AI voice detection and recognition are becoming more crucial

This Twitter thread shows how far along artificial voices have come. For those who are familiar with Steve Jobs’ voice, the voice in these recordings is almost indistinguishable from the original. When you listen to them, you can be forgiven to think that it’s actually Steve Jobs saying these words, never mind that he’s been gone for more than a decade.

The only catch is that because the training set must have been taken from the many recordings of his Apple keynote speeches and product announcements, they all sound like he’s reading from a script or making announcements. None of the sentences sound natural the way someone would speak if they were having a regular conversation or answering questions but that’s not too difficult to overcome. The tools to make adjustments to AI generated voices to sound more natural already exists.
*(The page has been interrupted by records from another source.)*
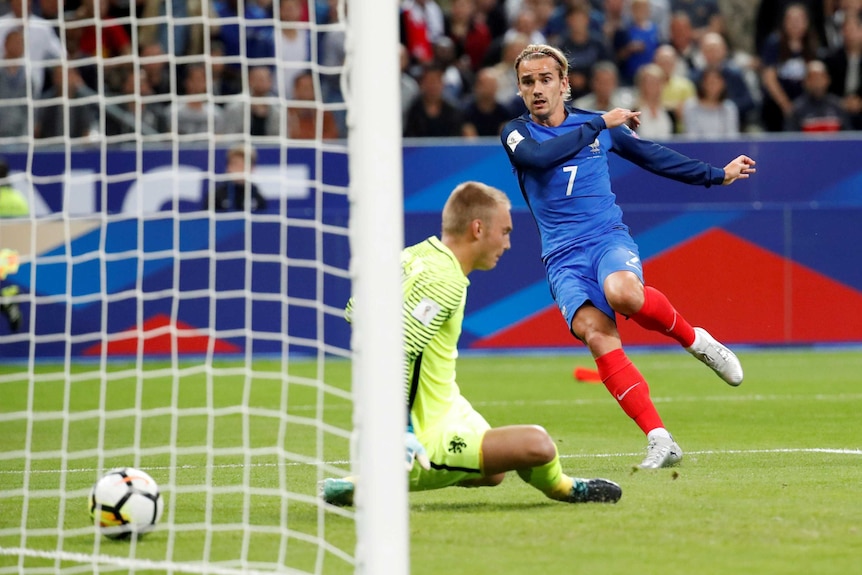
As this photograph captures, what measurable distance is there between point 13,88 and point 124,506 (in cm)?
905

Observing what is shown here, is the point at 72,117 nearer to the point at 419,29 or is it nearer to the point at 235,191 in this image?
the point at 235,191

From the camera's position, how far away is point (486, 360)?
13.5 m

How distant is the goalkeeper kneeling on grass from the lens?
5418mm

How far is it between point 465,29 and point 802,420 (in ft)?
28.6

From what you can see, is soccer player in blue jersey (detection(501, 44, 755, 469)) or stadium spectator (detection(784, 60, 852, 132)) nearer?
soccer player in blue jersey (detection(501, 44, 755, 469))

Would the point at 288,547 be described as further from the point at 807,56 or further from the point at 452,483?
the point at 807,56

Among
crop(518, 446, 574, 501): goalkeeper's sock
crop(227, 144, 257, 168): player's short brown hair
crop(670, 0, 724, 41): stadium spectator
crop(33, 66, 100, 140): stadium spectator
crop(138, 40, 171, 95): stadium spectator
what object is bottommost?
crop(518, 446, 574, 501): goalkeeper's sock

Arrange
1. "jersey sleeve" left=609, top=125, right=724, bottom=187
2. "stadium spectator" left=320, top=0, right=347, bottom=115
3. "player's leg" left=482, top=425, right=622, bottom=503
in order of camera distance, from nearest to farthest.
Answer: "player's leg" left=482, top=425, right=622, bottom=503, "jersey sleeve" left=609, top=125, right=724, bottom=187, "stadium spectator" left=320, top=0, right=347, bottom=115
Here’s another example. The YouTube channel Star Wars Comics have started to experiment with using generated voices to narrate some storyline’s from the Star Wars comic books to keep their audience up to date with what’s happening in the comics. In one video, they used James Earl Jones’ Darth Vader voice to say the lines in the pages of the comic book. Their latest video voiced a conversation between Emperor Palpatine and Darth Vader from another issue in the recent Darth Vader comic book series, both using the generated voices of their real actors.

As many in the comments noted, while their voices sound indistinguishable from the original, the speech patterns make it obvious that these were generated. That’s because the voices weren’t adjusted to the way a person would speak in a proper conversation given in the situation. Again, these are relatively trivial changes that one could make using their AI voice generators.
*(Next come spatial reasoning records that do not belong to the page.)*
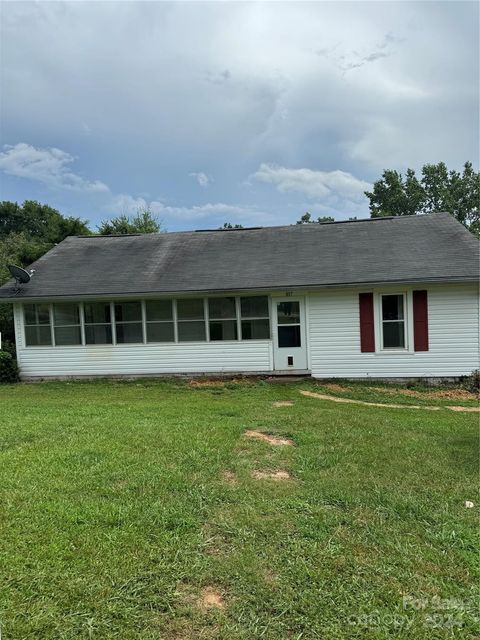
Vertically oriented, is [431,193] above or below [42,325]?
above

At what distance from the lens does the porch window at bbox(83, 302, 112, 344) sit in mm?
12234

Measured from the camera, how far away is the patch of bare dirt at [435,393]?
9492 millimetres

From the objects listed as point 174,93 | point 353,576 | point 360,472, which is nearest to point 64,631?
point 353,576

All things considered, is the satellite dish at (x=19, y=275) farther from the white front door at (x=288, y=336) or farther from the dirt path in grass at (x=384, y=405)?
the dirt path in grass at (x=384, y=405)

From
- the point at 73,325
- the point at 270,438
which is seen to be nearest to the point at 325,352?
the point at 270,438

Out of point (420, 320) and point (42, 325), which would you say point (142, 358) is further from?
point (420, 320)

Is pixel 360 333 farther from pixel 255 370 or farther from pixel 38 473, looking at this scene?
pixel 38 473

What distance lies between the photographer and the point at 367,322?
11117mm

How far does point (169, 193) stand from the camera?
1118 inches

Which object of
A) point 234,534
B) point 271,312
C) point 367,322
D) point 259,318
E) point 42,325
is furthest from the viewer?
point 42,325

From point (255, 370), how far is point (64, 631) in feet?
32.0

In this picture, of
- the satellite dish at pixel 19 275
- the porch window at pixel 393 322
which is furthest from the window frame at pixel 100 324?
the porch window at pixel 393 322

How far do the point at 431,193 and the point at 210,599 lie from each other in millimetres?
42540

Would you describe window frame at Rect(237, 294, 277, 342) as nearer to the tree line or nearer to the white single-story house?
the white single-story house
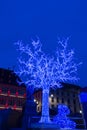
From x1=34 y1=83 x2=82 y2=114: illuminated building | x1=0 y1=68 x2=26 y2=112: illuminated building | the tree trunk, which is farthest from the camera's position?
x1=34 y1=83 x2=82 y2=114: illuminated building

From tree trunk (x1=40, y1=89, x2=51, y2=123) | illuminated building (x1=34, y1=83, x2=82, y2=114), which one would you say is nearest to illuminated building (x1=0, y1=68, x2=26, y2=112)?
illuminated building (x1=34, y1=83, x2=82, y2=114)

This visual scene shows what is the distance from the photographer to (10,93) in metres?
55.4

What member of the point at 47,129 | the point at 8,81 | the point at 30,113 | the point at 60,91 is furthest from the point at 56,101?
the point at 47,129

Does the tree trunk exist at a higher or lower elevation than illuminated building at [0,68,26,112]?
lower

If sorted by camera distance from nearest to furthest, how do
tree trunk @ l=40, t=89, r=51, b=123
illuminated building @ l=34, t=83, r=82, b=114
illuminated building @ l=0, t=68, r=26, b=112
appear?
tree trunk @ l=40, t=89, r=51, b=123
illuminated building @ l=0, t=68, r=26, b=112
illuminated building @ l=34, t=83, r=82, b=114

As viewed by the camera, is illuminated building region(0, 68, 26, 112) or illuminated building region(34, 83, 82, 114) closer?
illuminated building region(0, 68, 26, 112)

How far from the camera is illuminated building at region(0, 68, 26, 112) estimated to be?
54.1m

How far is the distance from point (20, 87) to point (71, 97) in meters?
15.0

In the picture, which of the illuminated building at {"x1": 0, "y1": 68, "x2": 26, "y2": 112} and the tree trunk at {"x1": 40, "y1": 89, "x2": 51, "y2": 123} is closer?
the tree trunk at {"x1": 40, "y1": 89, "x2": 51, "y2": 123}

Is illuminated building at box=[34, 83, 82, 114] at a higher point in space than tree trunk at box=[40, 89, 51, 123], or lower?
higher

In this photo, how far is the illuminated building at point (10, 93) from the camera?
54125mm

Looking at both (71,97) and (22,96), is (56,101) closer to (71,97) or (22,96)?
(71,97)

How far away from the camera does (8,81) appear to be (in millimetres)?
56719

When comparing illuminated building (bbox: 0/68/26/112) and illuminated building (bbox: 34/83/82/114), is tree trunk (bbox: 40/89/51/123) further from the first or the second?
illuminated building (bbox: 34/83/82/114)
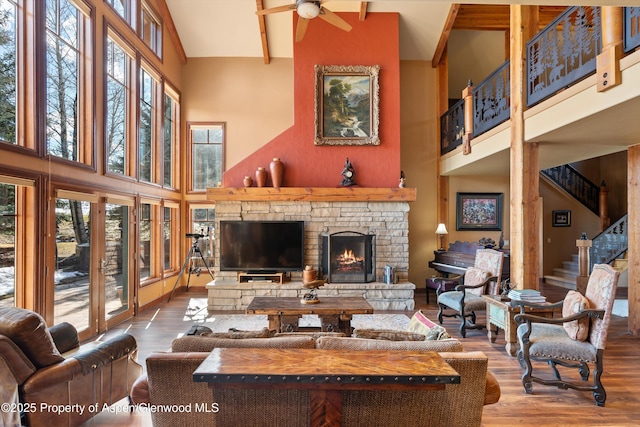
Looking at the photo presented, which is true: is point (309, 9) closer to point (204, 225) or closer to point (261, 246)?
point (261, 246)

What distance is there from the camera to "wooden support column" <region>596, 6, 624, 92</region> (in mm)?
3211

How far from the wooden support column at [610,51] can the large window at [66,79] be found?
552 cm

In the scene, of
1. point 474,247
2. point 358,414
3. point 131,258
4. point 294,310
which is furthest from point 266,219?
point 358,414

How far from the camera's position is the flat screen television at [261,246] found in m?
6.62

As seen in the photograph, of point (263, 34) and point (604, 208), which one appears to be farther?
point (604, 208)

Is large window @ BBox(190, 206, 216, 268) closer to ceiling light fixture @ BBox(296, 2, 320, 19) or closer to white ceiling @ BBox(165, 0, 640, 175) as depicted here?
white ceiling @ BBox(165, 0, 640, 175)

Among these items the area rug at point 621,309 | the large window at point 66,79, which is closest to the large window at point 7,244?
the large window at point 66,79

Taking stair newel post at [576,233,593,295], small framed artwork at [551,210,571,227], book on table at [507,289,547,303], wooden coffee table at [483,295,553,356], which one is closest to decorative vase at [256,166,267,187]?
wooden coffee table at [483,295,553,356]

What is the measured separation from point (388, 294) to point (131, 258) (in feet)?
13.9

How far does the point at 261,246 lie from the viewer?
262 inches

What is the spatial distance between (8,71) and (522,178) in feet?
18.8

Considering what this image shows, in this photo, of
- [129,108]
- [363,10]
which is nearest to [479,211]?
[363,10]

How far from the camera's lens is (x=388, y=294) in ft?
21.2

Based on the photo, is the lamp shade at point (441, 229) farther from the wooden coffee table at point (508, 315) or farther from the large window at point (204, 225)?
the large window at point (204, 225)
While these may be little more than fun projects for the curious minds, the day when someone can create entirely fabricated recordings to manipulate the public is already here. You can already create fake videos of a person saying things that they never actually said, now the voices sound even closer to the original.

When deepfake videos started popping up in 2020, people knew that this was going to be a significant problem. People are already easily fooled by fabricated articles or stories and this is just going to make it far more challenging for people to fact check and verify the validity of recordings.

All I can say for that is, brace for impact.